** START OF Records to process **

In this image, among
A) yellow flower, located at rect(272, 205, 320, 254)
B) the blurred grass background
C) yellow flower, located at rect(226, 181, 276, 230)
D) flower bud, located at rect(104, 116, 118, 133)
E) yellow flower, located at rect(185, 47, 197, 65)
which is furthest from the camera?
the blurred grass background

** END OF Records to process **

**Written request:**
Recast every line of the rows above as a Markdown table with the columns No. and Line. Number each line and leave out blank lines.

**The reply:**
| No. | Line |
|---|---|
| 1 | In this image, among |
| 2 | A) yellow flower, located at rect(272, 205, 320, 254) |
| 3 | B) the blurred grass background |
| 4 | C) yellow flower, located at rect(226, 181, 276, 230) |
| 5 | D) flower bud, located at rect(104, 116, 118, 133) |
| 6 | E) yellow flower, located at rect(185, 47, 197, 65) |
| 7 | which is furthest from the camera? |
| 8 | the blurred grass background |